Вылизав до блеска тарелку, Якоб объявил:
– Это мое любимое. Навсегда.
Все уже отужинали и разошлись, дежурные уборщики подметали пол и наводили порядок, а девушки все сидели в столовой. Якоб спал, пристроив голову на колени Эсфири. Разговор плавно перетекал от мороженого к здешним красотам, от горных пейзажей – к недавнему противостоянию. Потом они обсудили израненные ноги Леони. Но никто ни словом не обмолвился о том, что их ждет завтра. Они жили настоящим.
– Просто не верится, что я только в первый раз проснулась здесь сегодня утром, – задумчиво сказала Теди. – Такое чувство, будто я здесь давно.
– Еще вчера мы торчали в Атлите, – напомнила Шендл.
– Да, только вчера, – сказала Зора. – Всего-то несколько часов назад.

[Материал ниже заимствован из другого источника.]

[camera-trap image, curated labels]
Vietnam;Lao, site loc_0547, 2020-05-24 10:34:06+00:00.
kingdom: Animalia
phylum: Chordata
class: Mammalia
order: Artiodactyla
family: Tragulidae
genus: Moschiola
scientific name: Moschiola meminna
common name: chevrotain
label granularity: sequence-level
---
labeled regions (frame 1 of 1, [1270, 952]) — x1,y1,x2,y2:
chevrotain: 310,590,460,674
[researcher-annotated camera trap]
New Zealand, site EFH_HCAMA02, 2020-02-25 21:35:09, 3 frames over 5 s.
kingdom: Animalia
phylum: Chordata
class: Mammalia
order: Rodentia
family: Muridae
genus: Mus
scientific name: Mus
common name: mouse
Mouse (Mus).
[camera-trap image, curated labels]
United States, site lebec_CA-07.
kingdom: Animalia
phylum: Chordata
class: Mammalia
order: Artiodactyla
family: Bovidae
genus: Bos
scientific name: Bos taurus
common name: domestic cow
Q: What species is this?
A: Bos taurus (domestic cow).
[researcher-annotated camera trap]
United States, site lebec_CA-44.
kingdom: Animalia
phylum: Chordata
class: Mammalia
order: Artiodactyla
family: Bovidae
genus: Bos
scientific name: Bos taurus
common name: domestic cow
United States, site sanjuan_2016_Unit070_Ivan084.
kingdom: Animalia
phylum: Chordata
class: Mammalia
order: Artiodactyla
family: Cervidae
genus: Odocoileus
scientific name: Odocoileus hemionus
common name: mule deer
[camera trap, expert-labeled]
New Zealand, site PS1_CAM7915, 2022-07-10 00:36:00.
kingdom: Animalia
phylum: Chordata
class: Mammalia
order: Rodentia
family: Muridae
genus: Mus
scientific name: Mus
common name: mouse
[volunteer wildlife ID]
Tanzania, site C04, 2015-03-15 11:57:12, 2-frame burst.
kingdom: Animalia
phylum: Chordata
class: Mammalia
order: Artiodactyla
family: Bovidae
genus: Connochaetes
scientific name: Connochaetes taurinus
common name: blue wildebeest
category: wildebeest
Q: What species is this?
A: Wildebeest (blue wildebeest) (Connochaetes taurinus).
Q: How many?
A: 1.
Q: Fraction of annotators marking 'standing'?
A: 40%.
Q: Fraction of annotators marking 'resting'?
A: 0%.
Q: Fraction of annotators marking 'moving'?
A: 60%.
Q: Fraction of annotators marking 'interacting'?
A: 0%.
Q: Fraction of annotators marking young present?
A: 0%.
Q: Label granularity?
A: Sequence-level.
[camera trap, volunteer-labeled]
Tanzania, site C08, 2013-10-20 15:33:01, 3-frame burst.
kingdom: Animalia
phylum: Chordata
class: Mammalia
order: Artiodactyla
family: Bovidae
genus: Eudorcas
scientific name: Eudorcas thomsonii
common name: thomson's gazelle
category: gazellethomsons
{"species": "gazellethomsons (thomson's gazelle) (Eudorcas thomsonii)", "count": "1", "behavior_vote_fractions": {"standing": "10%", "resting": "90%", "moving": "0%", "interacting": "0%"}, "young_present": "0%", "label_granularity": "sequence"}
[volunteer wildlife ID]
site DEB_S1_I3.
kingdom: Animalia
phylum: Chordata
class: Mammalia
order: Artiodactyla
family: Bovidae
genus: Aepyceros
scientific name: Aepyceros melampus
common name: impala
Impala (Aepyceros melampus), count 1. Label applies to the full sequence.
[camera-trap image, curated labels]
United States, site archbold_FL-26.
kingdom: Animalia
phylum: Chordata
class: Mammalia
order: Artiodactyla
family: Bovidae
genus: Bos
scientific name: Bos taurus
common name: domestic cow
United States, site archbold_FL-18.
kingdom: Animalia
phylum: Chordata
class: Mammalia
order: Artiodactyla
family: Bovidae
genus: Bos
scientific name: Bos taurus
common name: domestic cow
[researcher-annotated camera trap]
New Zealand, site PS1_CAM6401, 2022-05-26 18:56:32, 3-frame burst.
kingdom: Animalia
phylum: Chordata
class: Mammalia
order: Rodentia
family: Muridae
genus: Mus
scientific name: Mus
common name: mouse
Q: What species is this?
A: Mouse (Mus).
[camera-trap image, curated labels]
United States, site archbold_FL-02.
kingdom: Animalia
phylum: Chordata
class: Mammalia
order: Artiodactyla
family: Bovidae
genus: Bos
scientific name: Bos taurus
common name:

– Интересно, соберемся ли мы вот так еще раз, – вздохнула Теди.
– Соберемся, – твердо сказала Леони. – Алица из лазарета вечно повторяла, что это очень маленькая страна. Тут все время натыкаешься на старых знакомых, друзей детства.
– Может, так и есть, – пробормотала Шендл.
Эсфирь молчала, положив голову на стол.
– Все, девочки, – сказала Шендл. – Пора на боковую.
Они вышли на улицу пожелать друг другу спокойной ночи.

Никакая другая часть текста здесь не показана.